Applying the three-stage test set out in British Home Stores Ltd v Burchell [1978] IRLR 379 EAT, the tribunal found that:

  • Kent Foods had a reasonable belief that Mr Kubilius was guilty of misconduct;
  • there was no significant factual dispute about what had occurred and the investigation was reasonable in the circumstances; and
  • there were reasonable grounds for Kent Foods to conclude that Mr Kubilius had committed misconduct because he had refused to comply with PPE instructions at a client site, thereby breaching a term of the employee handbook.

The final question for the tribunal was whether or not Kent Foods had acted reasonably in all the circumstances in treating Mr Kubilius’ misconduct as a sufficient reason for dismissal.

The tribunal noted that Mr Kubilius had not been given advance warning of the requirement to wear a face mask and that everyone was operating “under a level of stress as keyworkers required to work during the coronavirus lockdown”. In the tribunal’s view, a reasonable employer might have concluded that the incident merited a warning rather than summary dismissal, but the issue it had to decide was not what another employer might have done but if Kent Foods’ decision fell within the range of reasonable responses.

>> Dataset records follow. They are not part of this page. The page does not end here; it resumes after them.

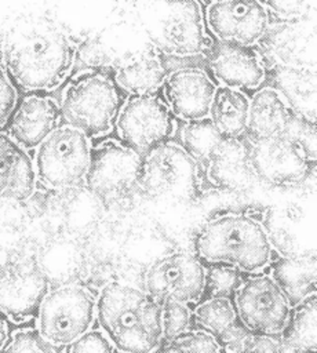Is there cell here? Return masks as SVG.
Masks as SVG:
<instances>
[{
    "mask_svg": "<svg viewBox=\"0 0 317 353\" xmlns=\"http://www.w3.org/2000/svg\"><path fill=\"white\" fill-rule=\"evenodd\" d=\"M165 76L167 72L160 54L149 50L123 62L116 70L114 81L117 87L131 95L154 94L163 87Z\"/></svg>",
    "mask_w": 317,
    "mask_h": 353,
    "instance_id": "cb8c5ba5",
    "label": "cell"
},
{
    "mask_svg": "<svg viewBox=\"0 0 317 353\" xmlns=\"http://www.w3.org/2000/svg\"><path fill=\"white\" fill-rule=\"evenodd\" d=\"M283 350H316V294L292 307L287 325L278 335Z\"/></svg>",
    "mask_w": 317,
    "mask_h": 353,
    "instance_id": "484cf974",
    "label": "cell"
},
{
    "mask_svg": "<svg viewBox=\"0 0 317 353\" xmlns=\"http://www.w3.org/2000/svg\"><path fill=\"white\" fill-rule=\"evenodd\" d=\"M248 97L237 88L218 85L209 105L208 119L225 138H240L247 131Z\"/></svg>",
    "mask_w": 317,
    "mask_h": 353,
    "instance_id": "d4e9b609",
    "label": "cell"
},
{
    "mask_svg": "<svg viewBox=\"0 0 317 353\" xmlns=\"http://www.w3.org/2000/svg\"><path fill=\"white\" fill-rule=\"evenodd\" d=\"M243 272L226 263H207L204 296H233L243 281Z\"/></svg>",
    "mask_w": 317,
    "mask_h": 353,
    "instance_id": "83f0119b",
    "label": "cell"
},
{
    "mask_svg": "<svg viewBox=\"0 0 317 353\" xmlns=\"http://www.w3.org/2000/svg\"><path fill=\"white\" fill-rule=\"evenodd\" d=\"M205 19L219 41L254 46L267 30L269 12L260 0H211Z\"/></svg>",
    "mask_w": 317,
    "mask_h": 353,
    "instance_id": "5bb4252c",
    "label": "cell"
},
{
    "mask_svg": "<svg viewBox=\"0 0 317 353\" xmlns=\"http://www.w3.org/2000/svg\"><path fill=\"white\" fill-rule=\"evenodd\" d=\"M59 105L50 97L29 94L17 102L8 120V134L26 150L34 149L59 123Z\"/></svg>",
    "mask_w": 317,
    "mask_h": 353,
    "instance_id": "d6986e66",
    "label": "cell"
},
{
    "mask_svg": "<svg viewBox=\"0 0 317 353\" xmlns=\"http://www.w3.org/2000/svg\"><path fill=\"white\" fill-rule=\"evenodd\" d=\"M291 112L287 99L278 90L260 88L248 102L247 131L252 139L280 135Z\"/></svg>",
    "mask_w": 317,
    "mask_h": 353,
    "instance_id": "7402d4cb",
    "label": "cell"
},
{
    "mask_svg": "<svg viewBox=\"0 0 317 353\" xmlns=\"http://www.w3.org/2000/svg\"><path fill=\"white\" fill-rule=\"evenodd\" d=\"M120 106L116 81L105 73L87 70L66 85L59 110L66 124L96 138L112 130Z\"/></svg>",
    "mask_w": 317,
    "mask_h": 353,
    "instance_id": "277c9868",
    "label": "cell"
},
{
    "mask_svg": "<svg viewBox=\"0 0 317 353\" xmlns=\"http://www.w3.org/2000/svg\"><path fill=\"white\" fill-rule=\"evenodd\" d=\"M34 149L36 179L44 188L63 190L84 181L91 143L79 128L66 123L58 124Z\"/></svg>",
    "mask_w": 317,
    "mask_h": 353,
    "instance_id": "8992f818",
    "label": "cell"
},
{
    "mask_svg": "<svg viewBox=\"0 0 317 353\" xmlns=\"http://www.w3.org/2000/svg\"><path fill=\"white\" fill-rule=\"evenodd\" d=\"M192 309L189 303L176 299H163L160 307L163 342H167L189 328Z\"/></svg>",
    "mask_w": 317,
    "mask_h": 353,
    "instance_id": "f546056e",
    "label": "cell"
},
{
    "mask_svg": "<svg viewBox=\"0 0 317 353\" xmlns=\"http://www.w3.org/2000/svg\"><path fill=\"white\" fill-rule=\"evenodd\" d=\"M141 161L142 154L127 143L103 141L91 148L84 183L105 205L125 203L138 190Z\"/></svg>",
    "mask_w": 317,
    "mask_h": 353,
    "instance_id": "52a82bcc",
    "label": "cell"
},
{
    "mask_svg": "<svg viewBox=\"0 0 317 353\" xmlns=\"http://www.w3.org/2000/svg\"><path fill=\"white\" fill-rule=\"evenodd\" d=\"M205 268L192 254L178 251L157 259L145 273V291L157 298L197 303L204 296Z\"/></svg>",
    "mask_w": 317,
    "mask_h": 353,
    "instance_id": "4fadbf2b",
    "label": "cell"
},
{
    "mask_svg": "<svg viewBox=\"0 0 317 353\" xmlns=\"http://www.w3.org/2000/svg\"><path fill=\"white\" fill-rule=\"evenodd\" d=\"M76 52L70 36L45 18L21 22L7 33L1 47L6 72L28 92L59 87L74 65Z\"/></svg>",
    "mask_w": 317,
    "mask_h": 353,
    "instance_id": "6da1fadb",
    "label": "cell"
},
{
    "mask_svg": "<svg viewBox=\"0 0 317 353\" xmlns=\"http://www.w3.org/2000/svg\"><path fill=\"white\" fill-rule=\"evenodd\" d=\"M33 159L8 132L0 131V200L23 201L36 189Z\"/></svg>",
    "mask_w": 317,
    "mask_h": 353,
    "instance_id": "ffe728a7",
    "label": "cell"
},
{
    "mask_svg": "<svg viewBox=\"0 0 317 353\" xmlns=\"http://www.w3.org/2000/svg\"><path fill=\"white\" fill-rule=\"evenodd\" d=\"M47 291L48 281L36 265H10L0 270V313L14 323L32 320Z\"/></svg>",
    "mask_w": 317,
    "mask_h": 353,
    "instance_id": "9a60e30c",
    "label": "cell"
},
{
    "mask_svg": "<svg viewBox=\"0 0 317 353\" xmlns=\"http://www.w3.org/2000/svg\"><path fill=\"white\" fill-rule=\"evenodd\" d=\"M196 186L203 192L244 193L252 189L258 179L249 161V146L240 138L222 137L196 165Z\"/></svg>",
    "mask_w": 317,
    "mask_h": 353,
    "instance_id": "8fae6325",
    "label": "cell"
},
{
    "mask_svg": "<svg viewBox=\"0 0 317 353\" xmlns=\"http://www.w3.org/2000/svg\"><path fill=\"white\" fill-rule=\"evenodd\" d=\"M68 352H116V347L102 330H88L65 347Z\"/></svg>",
    "mask_w": 317,
    "mask_h": 353,
    "instance_id": "d6a6232c",
    "label": "cell"
},
{
    "mask_svg": "<svg viewBox=\"0 0 317 353\" xmlns=\"http://www.w3.org/2000/svg\"><path fill=\"white\" fill-rule=\"evenodd\" d=\"M265 6L281 18L294 19L305 12L306 0H265Z\"/></svg>",
    "mask_w": 317,
    "mask_h": 353,
    "instance_id": "d590c367",
    "label": "cell"
},
{
    "mask_svg": "<svg viewBox=\"0 0 317 353\" xmlns=\"http://www.w3.org/2000/svg\"><path fill=\"white\" fill-rule=\"evenodd\" d=\"M57 350L44 338L37 330L23 328L15 331L3 347V352H54Z\"/></svg>",
    "mask_w": 317,
    "mask_h": 353,
    "instance_id": "1f68e13d",
    "label": "cell"
},
{
    "mask_svg": "<svg viewBox=\"0 0 317 353\" xmlns=\"http://www.w3.org/2000/svg\"><path fill=\"white\" fill-rule=\"evenodd\" d=\"M160 307L147 291L112 281L96 296L95 320L116 350L156 352L163 342Z\"/></svg>",
    "mask_w": 317,
    "mask_h": 353,
    "instance_id": "7a4b0ae2",
    "label": "cell"
},
{
    "mask_svg": "<svg viewBox=\"0 0 317 353\" xmlns=\"http://www.w3.org/2000/svg\"><path fill=\"white\" fill-rule=\"evenodd\" d=\"M249 161L258 182L274 188H292L303 182L314 161L283 135L252 139Z\"/></svg>",
    "mask_w": 317,
    "mask_h": 353,
    "instance_id": "7c38bea8",
    "label": "cell"
},
{
    "mask_svg": "<svg viewBox=\"0 0 317 353\" xmlns=\"http://www.w3.org/2000/svg\"><path fill=\"white\" fill-rule=\"evenodd\" d=\"M280 135L294 142L310 160L316 161V125L311 120L291 112Z\"/></svg>",
    "mask_w": 317,
    "mask_h": 353,
    "instance_id": "4dcf8cb0",
    "label": "cell"
},
{
    "mask_svg": "<svg viewBox=\"0 0 317 353\" xmlns=\"http://www.w3.org/2000/svg\"><path fill=\"white\" fill-rule=\"evenodd\" d=\"M196 181V161L182 145L164 141L142 154L138 190L149 197L187 196Z\"/></svg>",
    "mask_w": 317,
    "mask_h": 353,
    "instance_id": "9c48e42d",
    "label": "cell"
},
{
    "mask_svg": "<svg viewBox=\"0 0 317 353\" xmlns=\"http://www.w3.org/2000/svg\"><path fill=\"white\" fill-rule=\"evenodd\" d=\"M238 352H281V342L276 335L248 332L241 339Z\"/></svg>",
    "mask_w": 317,
    "mask_h": 353,
    "instance_id": "e575fe53",
    "label": "cell"
},
{
    "mask_svg": "<svg viewBox=\"0 0 317 353\" xmlns=\"http://www.w3.org/2000/svg\"><path fill=\"white\" fill-rule=\"evenodd\" d=\"M164 101L176 119L194 121L208 117L216 85L208 73L196 66L178 68L163 83Z\"/></svg>",
    "mask_w": 317,
    "mask_h": 353,
    "instance_id": "2e32d148",
    "label": "cell"
},
{
    "mask_svg": "<svg viewBox=\"0 0 317 353\" xmlns=\"http://www.w3.org/2000/svg\"><path fill=\"white\" fill-rule=\"evenodd\" d=\"M114 121L121 141L139 154L167 141L176 128L175 116L156 94L131 95L120 106Z\"/></svg>",
    "mask_w": 317,
    "mask_h": 353,
    "instance_id": "30bf717a",
    "label": "cell"
},
{
    "mask_svg": "<svg viewBox=\"0 0 317 353\" xmlns=\"http://www.w3.org/2000/svg\"><path fill=\"white\" fill-rule=\"evenodd\" d=\"M160 36L163 47L172 55L194 57L207 48L203 17L196 0H167L161 10Z\"/></svg>",
    "mask_w": 317,
    "mask_h": 353,
    "instance_id": "e0dca14e",
    "label": "cell"
},
{
    "mask_svg": "<svg viewBox=\"0 0 317 353\" xmlns=\"http://www.w3.org/2000/svg\"><path fill=\"white\" fill-rule=\"evenodd\" d=\"M222 138L208 117L194 121H186L181 139L183 149L193 157L196 165H200Z\"/></svg>",
    "mask_w": 317,
    "mask_h": 353,
    "instance_id": "4316f807",
    "label": "cell"
},
{
    "mask_svg": "<svg viewBox=\"0 0 317 353\" xmlns=\"http://www.w3.org/2000/svg\"><path fill=\"white\" fill-rule=\"evenodd\" d=\"M7 339H8L7 319L0 313V350H3L4 345L7 343Z\"/></svg>",
    "mask_w": 317,
    "mask_h": 353,
    "instance_id": "8d00e7d4",
    "label": "cell"
},
{
    "mask_svg": "<svg viewBox=\"0 0 317 353\" xmlns=\"http://www.w3.org/2000/svg\"><path fill=\"white\" fill-rule=\"evenodd\" d=\"M95 305L94 294L80 284L48 290L37 307L36 330L57 350H65L92 327Z\"/></svg>",
    "mask_w": 317,
    "mask_h": 353,
    "instance_id": "5b68a950",
    "label": "cell"
},
{
    "mask_svg": "<svg viewBox=\"0 0 317 353\" xmlns=\"http://www.w3.org/2000/svg\"><path fill=\"white\" fill-rule=\"evenodd\" d=\"M18 102V92L14 81L0 65V128L7 125L15 105Z\"/></svg>",
    "mask_w": 317,
    "mask_h": 353,
    "instance_id": "836d02e7",
    "label": "cell"
},
{
    "mask_svg": "<svg viewBox=\"0 0 317 353\" xmlns=\"http://www.w3.org/2000/svg\"><path fill=\"white\" fill-rule=\"evenodd\" d=\"M232 301L240 323L255 334L278 336L292 310L278 284L263 272L244 277Z\"/></svg>",
    "mask_w": 317,
    "mask_h": 353,
    "instance_id": "ba28073f",
    "label": "cell"
},
{
    "mask_svg": "<svg viewBox=\"0 0 317 353\" xmlns=\"http://www.w3.org/2000/svg\"><path fill=\"white\" fill-rule=\"evenodd\" d=\"M203 263H226L240 272H263L273 261V245L260 218L249 212H226L211 218L194 241Z\"/></svg>",
    "mask_w": 317,
    "mask_h": 353,
    "instance_id": "3957f363",
    "label": "cell"
},
{
    "mask_svg": "<svg viewBox=\"0 0 317 353\" xmlns=\"http://www.w3.org/2000/svg\"><path fill=\"white\" fill-rule=\"evenodd\" d=\"M209 68L221 85L237 90L258 88L265 80V66L252 46L222 43L209 57Z\"/></svg>",
    "mask_w": 317,
    "mask_h": 353,
    "instance_id": "ac0fdd59",
    "label": "cell"
},
{
    "mask_svg": "<svg viewBox=\"0 0 317 353\" xmlns=\"http://www.w3.org/2000/svg\"><path fill=\"white\" fill-rule=\"evenodd\" d=\"M164 352H223L218 338L209 331L185 330L160 347Z\"/></svg>",
    "mask_w": 317,
    "mask_h": 353,
    "instance_id": "f1b7e54d",
    "label": "cell"
},
{
    "mask_svg": "<svg viewBox=\"0 0 317 353\" xmlns=\"http://www.w3.org/2000/svg\"><path fill=\"white\" fill-rule=\"evenodd\" d=\"M196 323L215 335L223 350L238 352L241 339L249 332L238 320L229 296H208L192 312Z\"/></svg>",
    "mask_w": 317,
    "mask_h": 353,
    "instance_id": "44dd1931",
    "label": "cell"
},
{
    "mask_svg": "<svg viewBox=\"0 0 317 353\" xmlns=\"http://www.w3.org/2000/svg\"><path fill=\"white\" fill-rule=\"evenodd\" d=\"M270 276L287 296L291 307L316 294V258L313 254L283 256L270 262Z\"/></svg>",
    "mask_w": 317,
    "mask_h": 353,
    "instance_id": "603a6c76",
    "label": "cell"
}]
</instances>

The tribunal found that, in reaching its decision to dismiss, Kent Foods was entitled to take into account:

  • the importance of maintaining good relationships with its suppliers and customers;
  • Mr Kubilius’ continued insistence that he had done nothing wrong and the concern that he may behave similarly in the future;
  • that it was not feasible for Mr Kubilius to continue in his role because he was banned from Tate & Lyle’s site due to his conduct;
  • Mr Kubilius’ lack of remorse; and
  • the practical difficulties cause by Tate & Lyle’s ban.

Having made these findings, the tribunal found that Kent Foods’ decision to dismiss fell within the range of reasonable responses. The tribunal held it was a fair dismissal.